Scale 1/72
Manufacturer Hasegawa
Kit ID
Type GMC CCKW-353 Gasoline Tanker Truck
Date Circa 1950
Aftermarket parts used None
Other detail added Bulkhead added between drivers' compartment and engine compartment, decals from Roco
Model built by Alex Hunger
Date Completed March 2009

I had already build and painted most of the Hasegawa aircraft support sets over the last decades. Nevertheless, the efforts of Tony Clayton and his Diaerama magazine inspired me to do more with what is available on the market. The WWII Deuce and a half tanker seemed like an ideal candidate for a Korean war era treatment.

Despite it's age, the Hasegawa Deuce stands up well. There was only a minimum of flash on around the grill frame and even less the chassi frame. The crew figures, ironically needed more cleaning up. The chassi and cab of the tanker are identical to the cargo and dumper truck.

The frame and drive train went together well. The only idiosynchrosity was the middle axle, were part of the metal axle remains visble. This remains invisible when the truck is on its wheels, so I won't worry about it and any accuracy issues.

The cab received a plasticard blanking plate between the driver compartment and the engine compartment, even if the dead space is not that visible with the driver in place and the soft top on. Frame and cab were wedded and primed. The ensemble was then sprayed with Tamiya Olive Drab 2 while the frame, engine and axles were done up in Tamiya Gun Metal Acrylic paint.

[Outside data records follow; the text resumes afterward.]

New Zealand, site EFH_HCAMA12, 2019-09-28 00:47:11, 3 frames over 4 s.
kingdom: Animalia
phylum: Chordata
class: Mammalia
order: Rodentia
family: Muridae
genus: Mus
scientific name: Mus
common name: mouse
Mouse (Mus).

The wheels were cleaned up, primed and also spray painted in OD green. The tyres were painted in the greyisch Tamiya Nato Black which looks better than normal matt black. The hood received a coat of gloss and the standard Hasegawa army decals were applied. A small "F" from a Roco decal sheet was added to the "USA" in order to give us "USAF." A more faded shade of acrylic OD green was applied to the seats while the black steering wheel was glued in place.

The standard part of the truck, common to the normal cargo truck and dumper could be put aside while the rear business end could be begun.

Only the frame on the side needed a minimum of clean up before being attached to the platform together with the cover plates at the rear. When dry, this could be primed.

The 2 tanks were assembled and left to dry. They needed to be sanded a bit before being primed.

As the area on the bottom of the tanks cannot be reached if it is attached, it is best to spray the separate parts OD green before glueing them together.

When this was all sturdily dried, the rear module could be attached to the preprepared rest of the truck. As there was a bit of curvature on the wrong place of the frame, a dab of superglue was required to secure everything.

A dab of silver was brushed on the headlights, while the rear lights were brushed red.

The entire truck was then sprayed in Extracolour Matt. 2 small sheets of transparent plastic were attached to the windschield with white glue.

The pose of the driver figure was fairly straight forward, but the figure of the man leaning out and waving his arm and the crew with the nozzle and hose were more imaginative. As mentioned before, the figure required more cleaning up before being primed. The uniforms were standard OD green with a slighly faded look and Revell Acrylic flesh colour for faces and arms.

The Airman with the nozzle was just placed on the rear frame, until he can find a home in a diorama. The other 2 were super glued in permanently.

In conclusion, the Hasegawa Deuce stands the test of time and can be assembled quickly and effortlessly. It also bridges nicely the gap between the prop driven and jet powered era, particularly as exemplified by the Korea  conflict in the early 50s.